Beside the Atari was a shoebox containing nine game cartridges: Combat, Space Invaders, Pitfall, Kaboom!, Star Raiders, The Empire Strikes Back, Starmaster, Yars’ Revenge, and E.T. — Ready Player One p. 102
Combat is one of the quintessential games for the Atari 2600. Bundled with the platform until 1982, it was one of the games you could be sure that all your friends had. Not only that, it came with 27 different games, including tank vs tank, biplane vs biplane, and jet vs. jet, each with various complications like barriers and guided projectiles.
In each game, players (up to 2) control a military craft of some kind. The first few iterations feature tanks that navigate a variety of solid barriers to try and kill one another.
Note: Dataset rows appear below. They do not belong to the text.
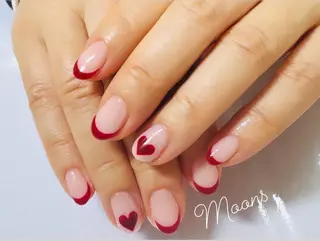 ネイル Moon’s 🌙 nailのネイルデザイン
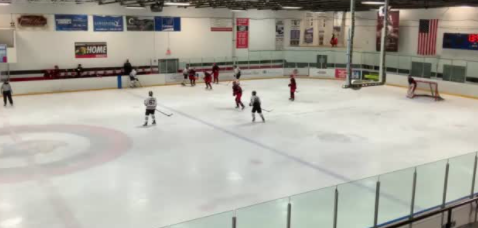 Hinsdale Central Hockey Club plays at the Willowbrook Arena. 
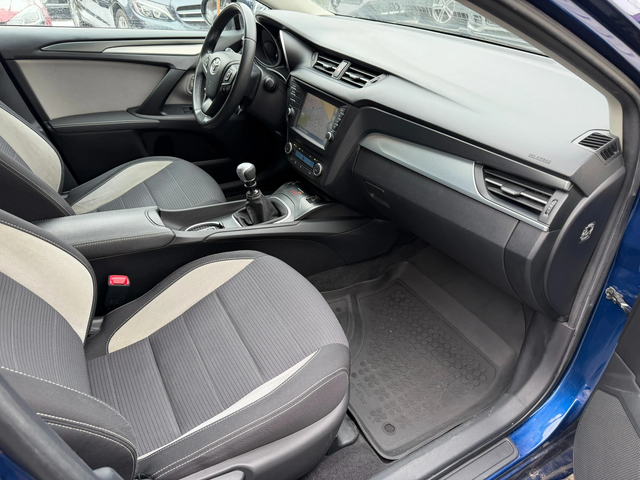 Toyota Avensis 1.8I* СЕРВИЗНА КНИЖКА* ПЪЛНА  ИСТОРИЯ В ТОЙОТА - автомобили, коли, обяви за нови и употребявани 16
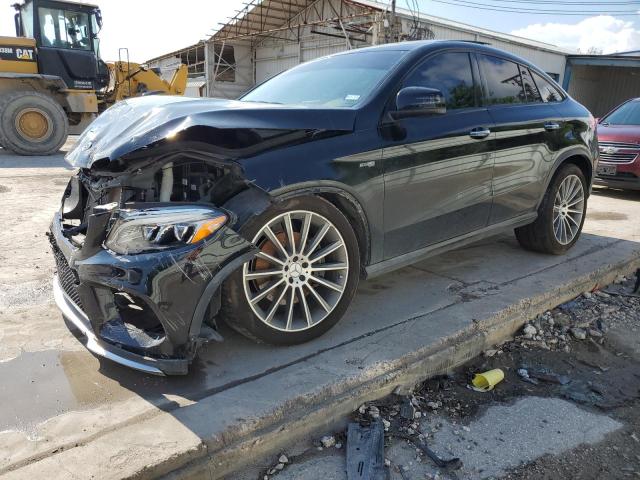 MERCEDES-BENZ GLE COUPE 2018 4jged6eb0ja095089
Each hit sends your enemy spinning – in the case of the tank games, this makes setting up subsequent killing shots even easier. It can be exceedingly frustrating to be on the receiving end of one of these bullet storms, but it’s also hilarious.
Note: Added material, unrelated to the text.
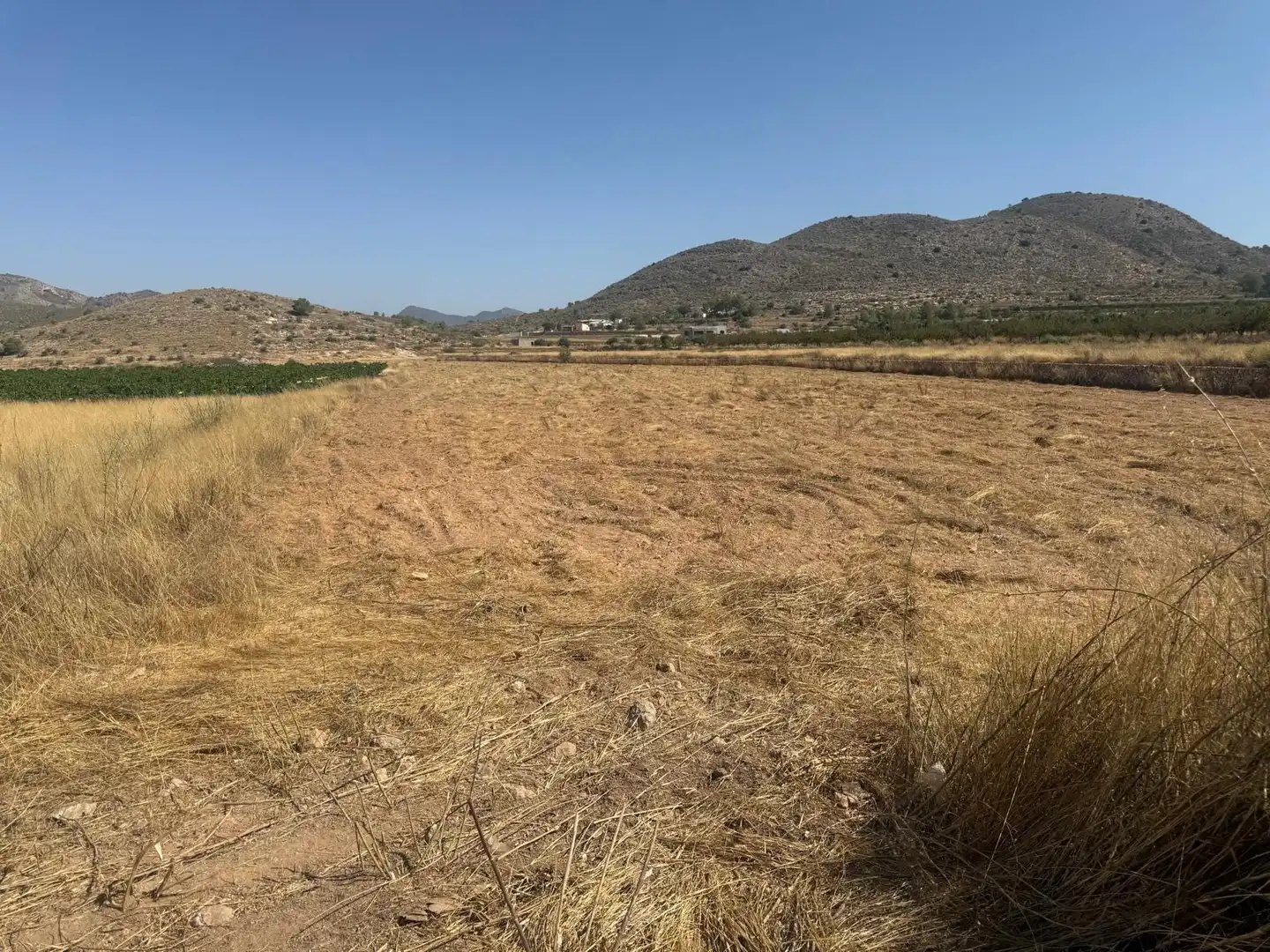Grundstücke zum Verkauf in Hondón de las Nieves / El Fondó de les Neus, Alicante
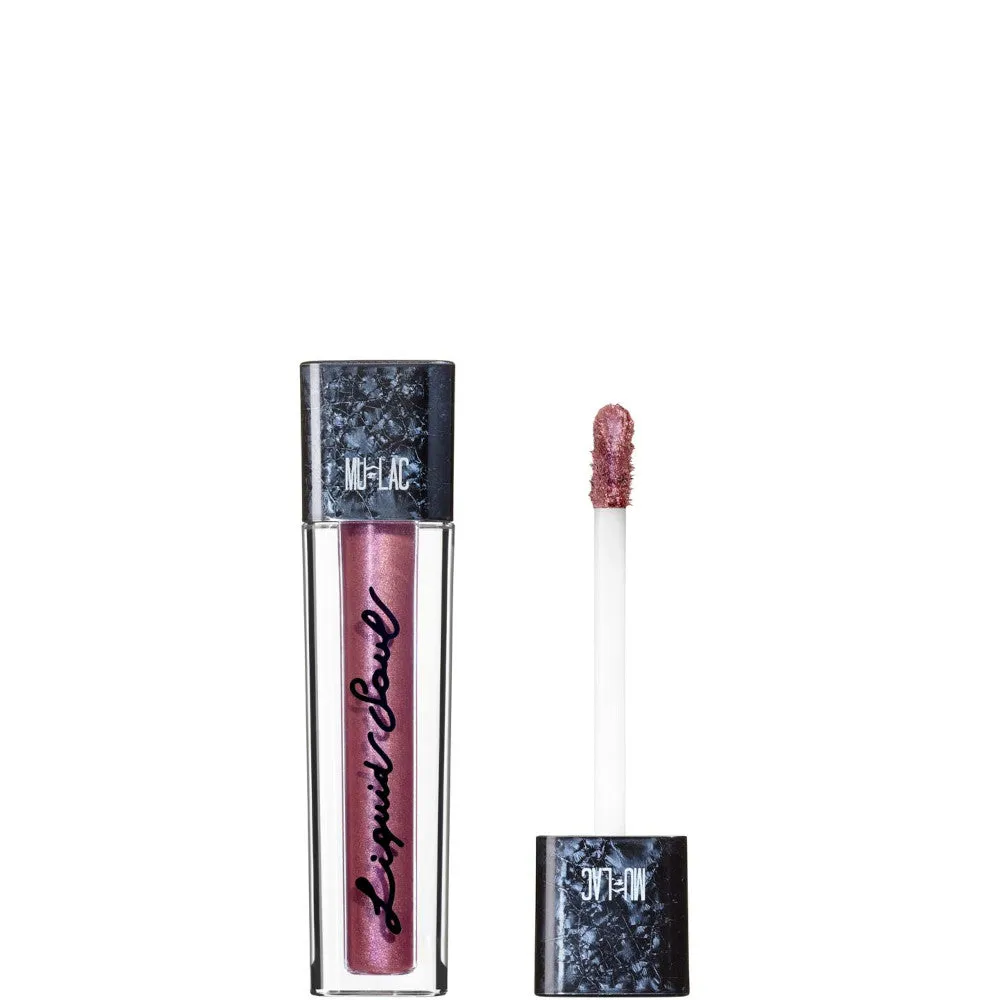 Mulac Mulac LIQUID SOUL Pigmento Liquido Occhi-Viso-Labbra - N. 14 PURPLE SAND - immagine 1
Well, my 9-year-old self thought it was hilarious.
As a kid, my friends and I played the hell out of this game, especially the tank variations, which included options for straight and guided bullets, invisible tanks and invisible bullets, and “tank pong” options that required you to bank a shot off a wall before claiming a kill. I can’t tell you how many rainy Saturdays we spent playing this game; suffice it to say, it was a lot.
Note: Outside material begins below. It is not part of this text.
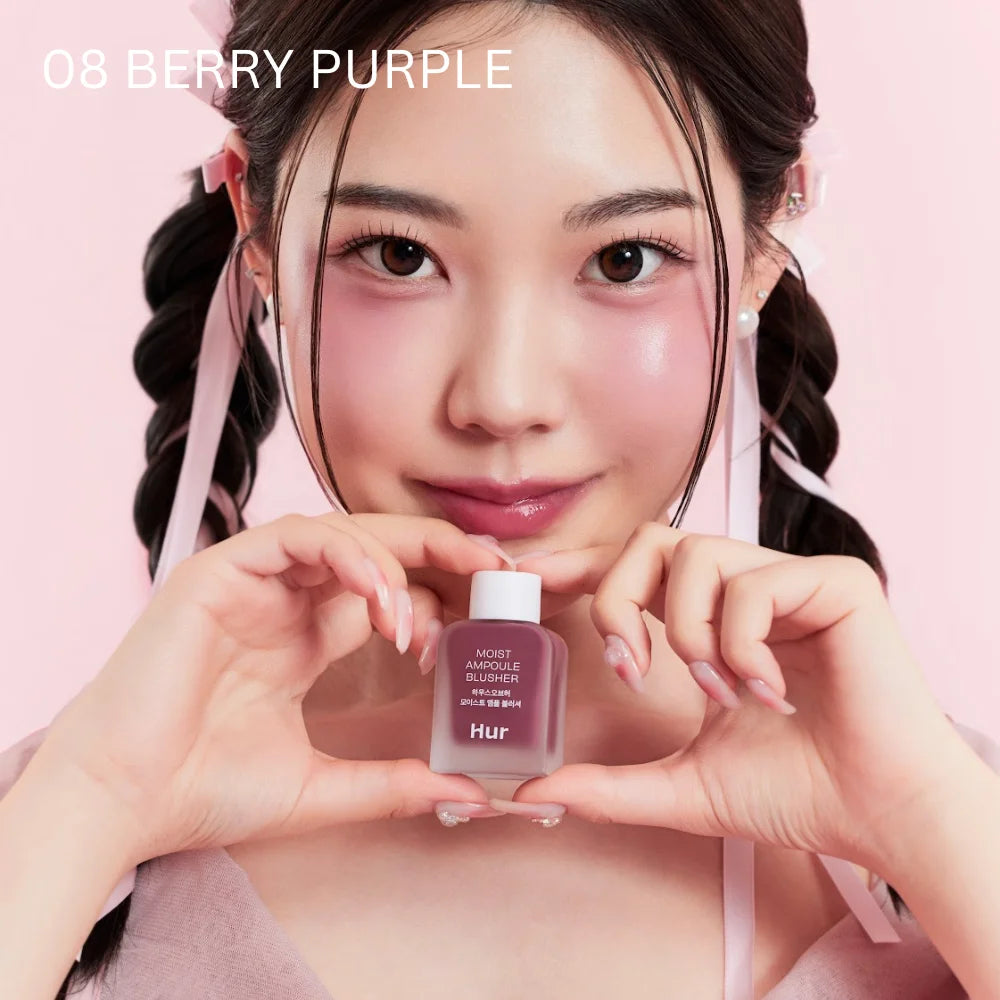 Moist Ampoule Blusher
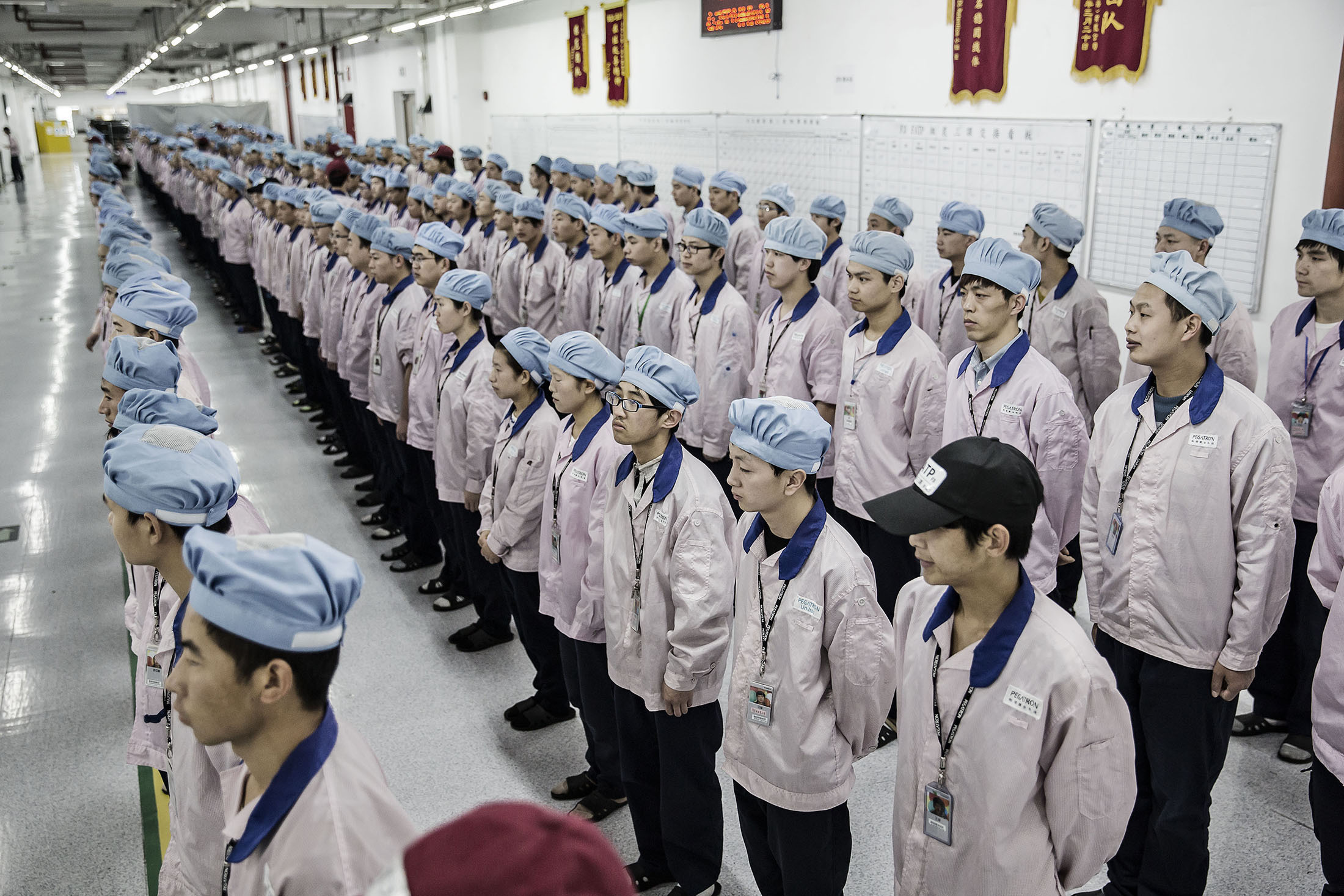 How Much Do Apple Workers In China Get Paid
It holds up well. Sure the graphics are ancient by today’s standards, but that’s part of the charm. So is the bullet storming of your enemies until they bounce through walls – my 50-year-old self still loves that, and unsurprisingly, my 15-year-old son did as well.
The Ready Player One Replay is an ongoing exploration of the games that inspired the novel Ready Player One by Ernest Cline. Love it or hate it, there’s value in revisiting our geeky roots.
- My High Score: I blew up my son’s tank. A lot. And then he did the same to me. A lot.